Aha; attribute used *by itself* is not sufficient to preserve sections in the output. But the __start_/__stop_ symbols implicitly create a reference to each of the named sections, and that implicit reference can preserve them in the output (assuming gc roots etc).
So, the idea is that attribute retain can be used *instead* of the __start_/__stop_ symbols, to preserve sections in the output (with the advantage that it will work even for sections that do not have a C-identifier name).

Thanks for helping me understand this from a user perspective. That will be important when you go to write the release note for this new attribute.

MaskRay added a comment.EditedFeb 24 2021, 9:28 AM

We have two implementation choices.

  1. Lift the source language restriction (it is currently discouraged) on llvm.compiler.used, let llvm.used use SHF_GNU_RETAIN on ELF, and change __attribute__((used)) to use llvm.compiler.used on ELF.
  2. Don't touch the backend semantics of llvm.used or llvm.compiler.used. Add a metadata !retain and let __attribute__((retain)) use that. This is what has been implemented in D96837 and this patch.

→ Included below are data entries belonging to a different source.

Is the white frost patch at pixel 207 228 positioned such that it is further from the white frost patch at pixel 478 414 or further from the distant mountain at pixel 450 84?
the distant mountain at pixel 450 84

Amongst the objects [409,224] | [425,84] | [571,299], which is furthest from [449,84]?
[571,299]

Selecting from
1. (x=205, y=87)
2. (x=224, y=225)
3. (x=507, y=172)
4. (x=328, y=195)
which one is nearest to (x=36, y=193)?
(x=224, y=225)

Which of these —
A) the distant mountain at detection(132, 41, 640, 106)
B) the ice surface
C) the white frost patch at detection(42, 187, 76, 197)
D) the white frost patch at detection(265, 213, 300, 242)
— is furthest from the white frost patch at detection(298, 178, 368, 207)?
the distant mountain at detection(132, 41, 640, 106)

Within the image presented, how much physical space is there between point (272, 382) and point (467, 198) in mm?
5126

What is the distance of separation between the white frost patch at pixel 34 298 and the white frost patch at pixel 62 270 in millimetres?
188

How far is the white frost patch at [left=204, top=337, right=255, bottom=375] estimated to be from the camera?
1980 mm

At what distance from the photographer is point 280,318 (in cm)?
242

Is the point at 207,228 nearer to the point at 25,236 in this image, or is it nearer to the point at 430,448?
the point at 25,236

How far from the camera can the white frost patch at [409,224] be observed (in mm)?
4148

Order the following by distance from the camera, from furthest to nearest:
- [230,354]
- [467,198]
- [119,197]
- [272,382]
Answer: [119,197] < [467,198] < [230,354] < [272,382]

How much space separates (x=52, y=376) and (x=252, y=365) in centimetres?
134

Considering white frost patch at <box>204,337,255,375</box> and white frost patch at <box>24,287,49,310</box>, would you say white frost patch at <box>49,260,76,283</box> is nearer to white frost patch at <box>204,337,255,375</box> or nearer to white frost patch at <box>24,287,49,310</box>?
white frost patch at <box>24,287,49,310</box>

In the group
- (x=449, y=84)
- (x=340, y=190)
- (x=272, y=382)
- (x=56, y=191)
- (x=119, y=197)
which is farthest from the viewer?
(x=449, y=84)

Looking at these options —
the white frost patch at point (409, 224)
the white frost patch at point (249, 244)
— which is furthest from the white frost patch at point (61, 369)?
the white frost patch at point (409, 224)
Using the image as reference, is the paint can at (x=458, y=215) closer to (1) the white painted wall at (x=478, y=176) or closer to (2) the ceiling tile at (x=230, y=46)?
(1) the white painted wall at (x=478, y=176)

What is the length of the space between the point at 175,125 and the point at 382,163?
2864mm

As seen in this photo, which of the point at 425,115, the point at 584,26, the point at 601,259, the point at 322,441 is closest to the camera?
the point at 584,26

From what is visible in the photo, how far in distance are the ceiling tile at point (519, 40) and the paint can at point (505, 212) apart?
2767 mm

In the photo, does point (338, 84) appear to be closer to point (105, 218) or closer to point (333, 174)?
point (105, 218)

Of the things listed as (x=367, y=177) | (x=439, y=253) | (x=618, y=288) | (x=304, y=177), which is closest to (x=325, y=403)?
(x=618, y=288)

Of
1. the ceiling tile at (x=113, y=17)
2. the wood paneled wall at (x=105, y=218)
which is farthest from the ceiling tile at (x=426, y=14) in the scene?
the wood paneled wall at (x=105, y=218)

I posted https://lists.llvm.org/pipermail/llvm-dev/2021-February/148760.html (llvm-dev & cfe-dev) (my first message mentions that I lean to 1. I actually lean to 2.)

Seems that whatever we choose, llvm.used and llvm.compiler.used's semantics in LangRef may need further clarification.

MaskRay abandoned this revision.Feb 24 2021, 11:43 PM

Thanks folks for review. Folks are more happy with approach 1 on https://lists.llvm.org/pipermail/llvm-dev/2021-February/148760.html , so I am abandoning this.

I have copied the documentation and tests to D97447.